My editor asked me what it was I like about the genre I write in. At first, I was a bit surprised by the question, but in contemplating my answer, I realized the wisdom of it.
I have always known there has always been life in the multiverse, not just us, but more species than we have numbers to label them with. When asked how I knew, I answered as an eight year old before a catholic Sunday-school, “Because I know it.”
Life is infinite. Look at our symbol for infinity. It appears as an elongated figure eight, basically a circle twisted one hundred eighty degrees at its center; but stood upright, it appears to be a strand of DNA without the chromosomes attached. Not convinced? Stack ten of those symbols on top of each other connecting each one by overlapping the top and bottom teardrops of each. Now draw rungs like a ladder connecting the two sides of each teardrop. Now what does it look like?
I read the Hobbit and the Lord of the Rings when I was ten; that was the same year my best friend and I picked up our AD&D beginner’s box set. Mythologies about good and evil species our ancient ancestors called gods can be traced back to the earliest cave paintings found. Every religious philosophy is the result of the experiences that human cultures had, motivating later recounts and attempts to reconcile what they saw, felt, and came to believe.
Fantasy is an interesting word, and here is its dry definition: the faculty or activity of imagining things, especially things that are impossible or improbable.
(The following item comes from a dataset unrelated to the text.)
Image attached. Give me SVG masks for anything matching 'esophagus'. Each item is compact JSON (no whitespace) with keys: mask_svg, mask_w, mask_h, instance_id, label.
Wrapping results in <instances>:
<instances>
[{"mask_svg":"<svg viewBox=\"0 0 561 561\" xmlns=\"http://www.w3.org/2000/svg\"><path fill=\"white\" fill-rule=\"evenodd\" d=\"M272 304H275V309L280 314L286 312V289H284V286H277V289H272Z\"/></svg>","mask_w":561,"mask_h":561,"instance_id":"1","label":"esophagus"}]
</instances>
Man on the moon; considered impossible or improbable until 1969; was also referred to in stories labeled Science Fiction—an awkward oxymoron isn’t it?
Let’s try a couple variations. Science Fantasy, Fantasy Fiction. Is there any perceivable difference?
People think of fantasy as something conjured out of nothing for the entertainment of children or to make some moral or philosophical point, and while all of these choices lay in real acts, the imagination, the art of imagery for the purpose of illustration at the heart of each story, comes from deep within ourselves, and is often made up of truths we feel more than know. Not sure about that?
Consider this. In your own experiences, how many times did you know something was wrong with someone you knew long before any facts were present to support it? How many relationships have been broken having discovered that one or both partners were less than faithful? How long did it take before it could be proven vs at what point did you begin to believe it—before or after? When you first brought it up, how many answered with some form of “What? You’re imagining things!”
Fantasy is the art of revealing probabilities in time and space of other worlds, other dimensions, other cultures and species each evolving just as we are, learning about their own place in their pool of some distant galaxy. Somewhere, somehow, someone is writing a fantasy or science fiction story about our species, and our cultures and our lives for the entertainment of their own people, and like us, most of them probably think it utterly false.
“In a distant galaxy on a small blue and white planet circling a yellow star, a hairy species walking upright on two of their four limbs called humans were preparing for the last war. . .”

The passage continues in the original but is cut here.